Restricted accessResearch articleFirst published online 2017-1-21
Both flow-mediated dilation and constriction are associated with changes in blood flow and shear stress: Two complementary perspectives on endothelial function
INTRODUCTION: Flow-mediated dilation (FMD) quantifies endothelium-dependent vasomotor responses to short-term increases in blood flow. Low-flow mediated vasoconstriction (L-FMC) has been more recently introduced as additional measure of endothelial function, and its relationship with changes in blood flow, cardiovascular risk factors and FMD ha∧s been less well characterized.

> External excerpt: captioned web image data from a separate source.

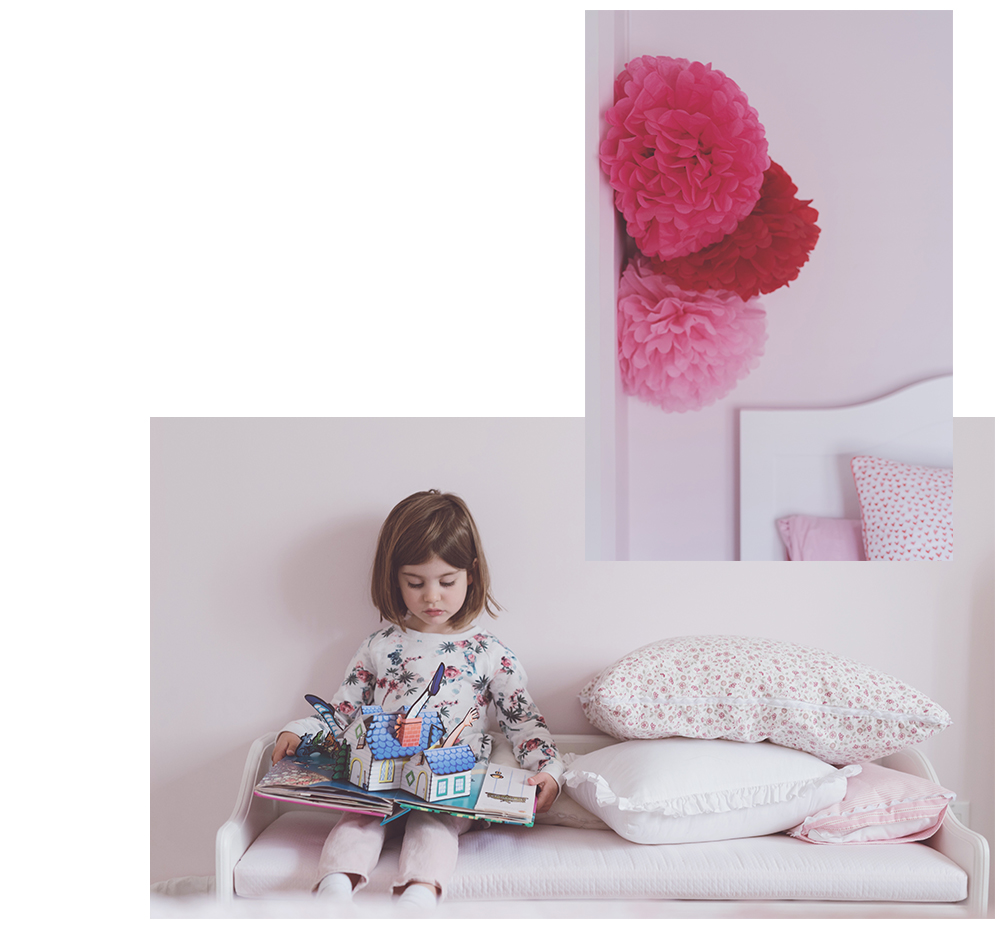 Péa les maisons. An all pink bedroom for toddler girl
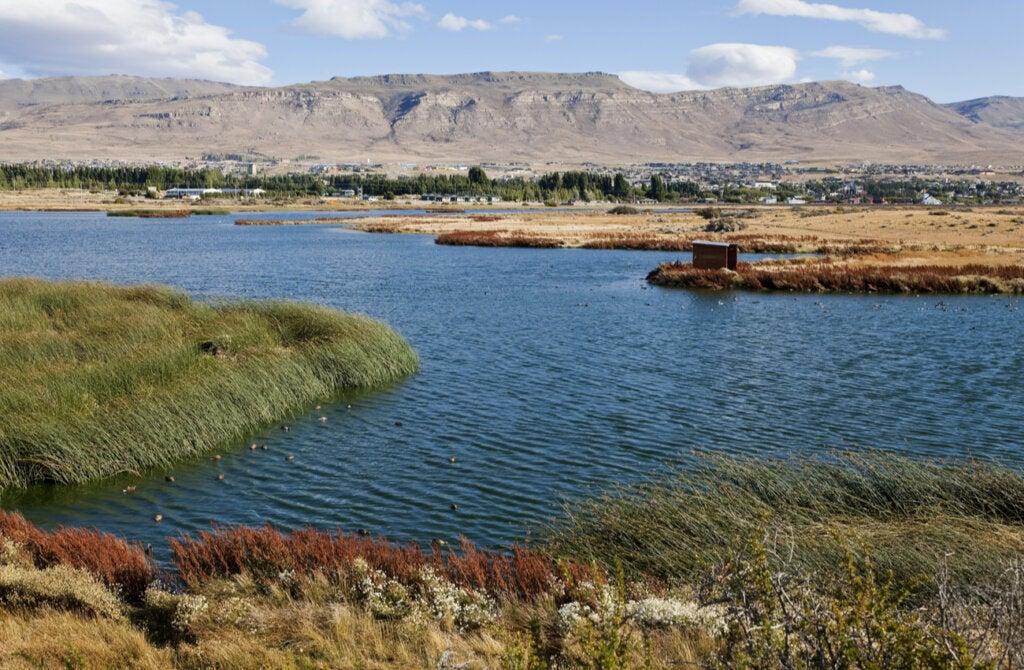 La temporada alta en la Patagonia Argentina incluye la primavera y verano del hemisferio sur.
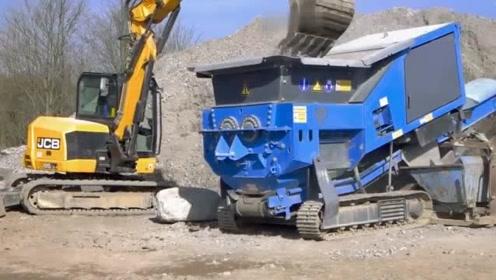 能把建筑垃圾碎成砂子,这款机器厉害了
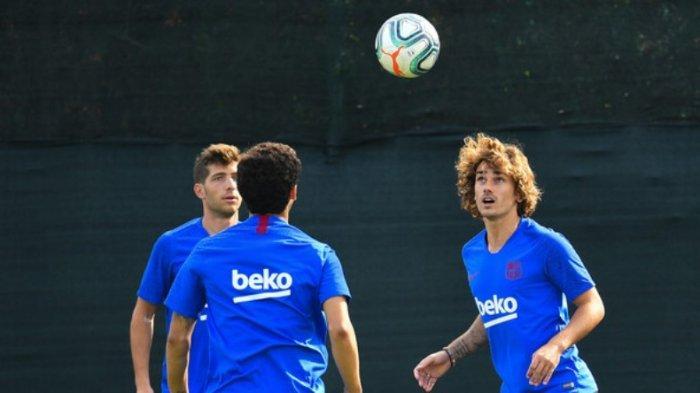 Antoine Griezmann dan kawan-kawan pada sesi latihan Barcelona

MATERIALS AND METHODS: We evaluated radial artery FMD and L-FMC along with the changes in blood flow and shear rate/stress in 584 patients with known or suspected coronary artery disease (72.9% men, mean age 67+/–11 years). Baseline blood flow and shear rate showed a modest association with radial artery FMD and L-FMC (R2 = 0.04 and R2 = 0.02, P < 0.0001). Resting diameter showed a stronger association with FMD but not with L-FMC (R2 = 0.11, P < 0.0001 and R2 = 0.005, P = 0.09). Analysis with generalized additive models showed that age, sex and presence and extent of coronary artery disease were strongly related to both endothelial function measures (P < 0.001 for both), but they explained only 12.4% and 10.1% of the variance in L-FMC and FMD. When the corresponding changes in blood flow were added to these statistical models, the % of variance explained raised to 20.4% and 17.7% for L-FMC and FMD. L-FMC was a strong predictor of FMD even after correction for the changes in blood flow.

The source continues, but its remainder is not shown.